China Water and Drinks Inc. is a leading producer and distributor of bottled water in China. Through its production facilities in Guangdong, Zhangjiang, Fexian and Changchun, China Water produces bottled waters ranged from 350 ml to 18.9 liters for local and international beverage brands including Coca-Cola and Uni-President. China Water also produces and distributes bottled water under its own brand name over 11 provinces in China.
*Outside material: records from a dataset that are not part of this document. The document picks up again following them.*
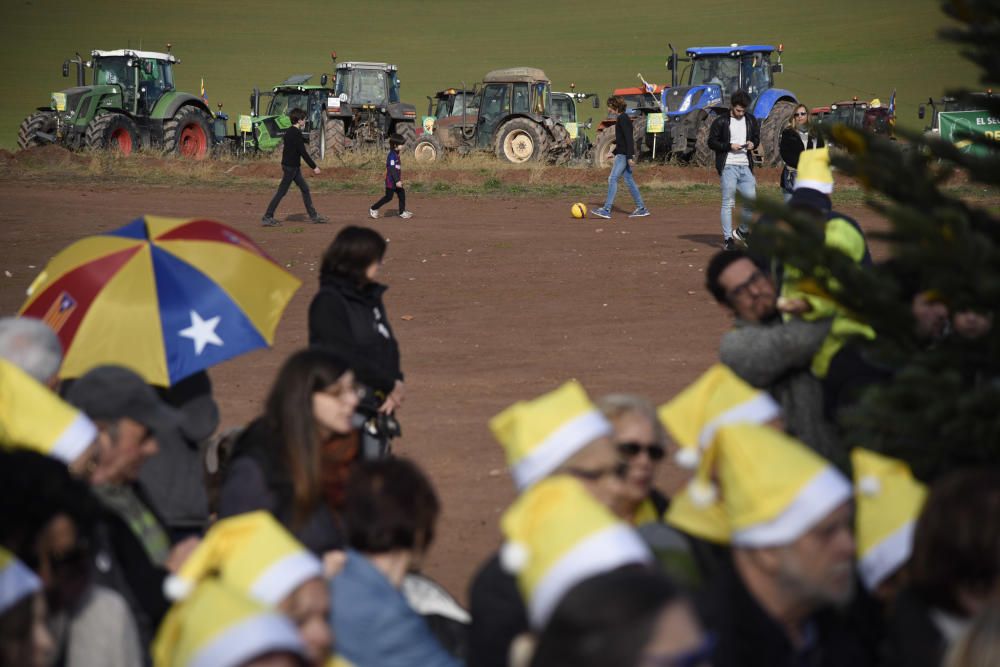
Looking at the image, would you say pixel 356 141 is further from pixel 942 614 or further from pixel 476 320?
pixel 942 614

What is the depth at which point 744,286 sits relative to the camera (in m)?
5.14

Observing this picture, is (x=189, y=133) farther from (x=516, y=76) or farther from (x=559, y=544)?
(x=559, y=544)

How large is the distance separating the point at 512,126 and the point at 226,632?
30765 mm

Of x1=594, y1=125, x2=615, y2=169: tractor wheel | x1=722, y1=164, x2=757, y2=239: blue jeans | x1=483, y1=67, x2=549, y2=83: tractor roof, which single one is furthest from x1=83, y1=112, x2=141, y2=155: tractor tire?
x1=722, y1=164, x2=757, y2=239: blue jeans

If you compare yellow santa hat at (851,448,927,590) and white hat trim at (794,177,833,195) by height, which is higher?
white hat trim at (794,177,833,195)

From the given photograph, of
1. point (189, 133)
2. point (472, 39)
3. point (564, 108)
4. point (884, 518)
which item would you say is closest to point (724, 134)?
point (884, 518)

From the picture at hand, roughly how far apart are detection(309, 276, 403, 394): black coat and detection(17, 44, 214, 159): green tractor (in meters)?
28.6

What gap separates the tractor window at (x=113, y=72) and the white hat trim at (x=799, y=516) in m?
34.3

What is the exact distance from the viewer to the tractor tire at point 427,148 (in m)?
34.0

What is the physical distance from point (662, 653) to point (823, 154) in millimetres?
4072

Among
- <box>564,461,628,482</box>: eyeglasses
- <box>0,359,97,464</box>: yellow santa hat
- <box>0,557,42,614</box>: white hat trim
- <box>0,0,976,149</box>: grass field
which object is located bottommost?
→ <box>0,557,42,614</box>: white hat trim

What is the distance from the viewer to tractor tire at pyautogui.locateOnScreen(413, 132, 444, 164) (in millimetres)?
33969

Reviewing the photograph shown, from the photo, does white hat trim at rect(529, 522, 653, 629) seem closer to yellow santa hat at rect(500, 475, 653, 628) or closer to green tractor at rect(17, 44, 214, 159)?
yellow santa hat at rect(500, 475, 653, 628)

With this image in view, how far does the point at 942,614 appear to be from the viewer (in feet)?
10.2
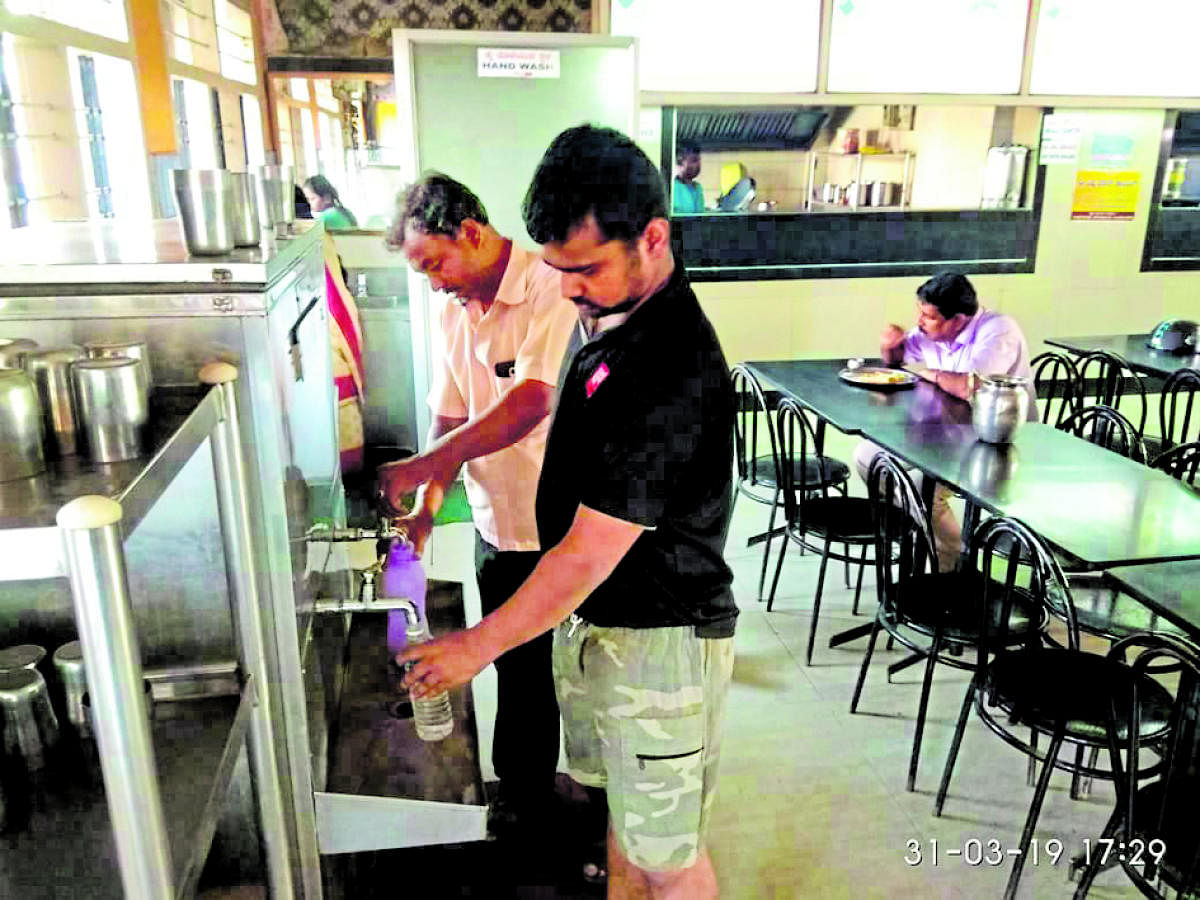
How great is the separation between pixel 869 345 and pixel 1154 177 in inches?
87.7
Disclaimer Regarding ``Forward-Looking Statements''

Certain of the statements set forth in this press release constitute “Forward looking statements” within the meaning of the Private Securities Litigation Reform Act of 1995. Forward-looking statements include, without limitation, any statement that may predict, forecast, indicate, or imply future results, performance or achievements, and may contain the words “anticipate,” “believe,” “estimate,” “expect,” “forecast,” “intend,” “may” “project,” “plan,” “will,” “should,” “could,” “would,” or words or expressions of similar meaning. Such forward-looking statements involve risk and uncertainties that could cause actual results to differ materially from any future results described by the forward-looking statements. Risk factors that could contribute to such differences include those matters more fully disclosed in the Company's reports filed with the Securities and Exchange Commission. The forward-looking information provided herein represents the Company's estimates as of the date of the press release, and subsequent events and developments may cause the Company's estimates to change. The Company specifically disclaims any obligation to update the forward-looking information in the future. Therefore, this forward-looking information should not be relied upon as representing the Company's estimates of its future financial performance as of any date subsequent to the date of this press release.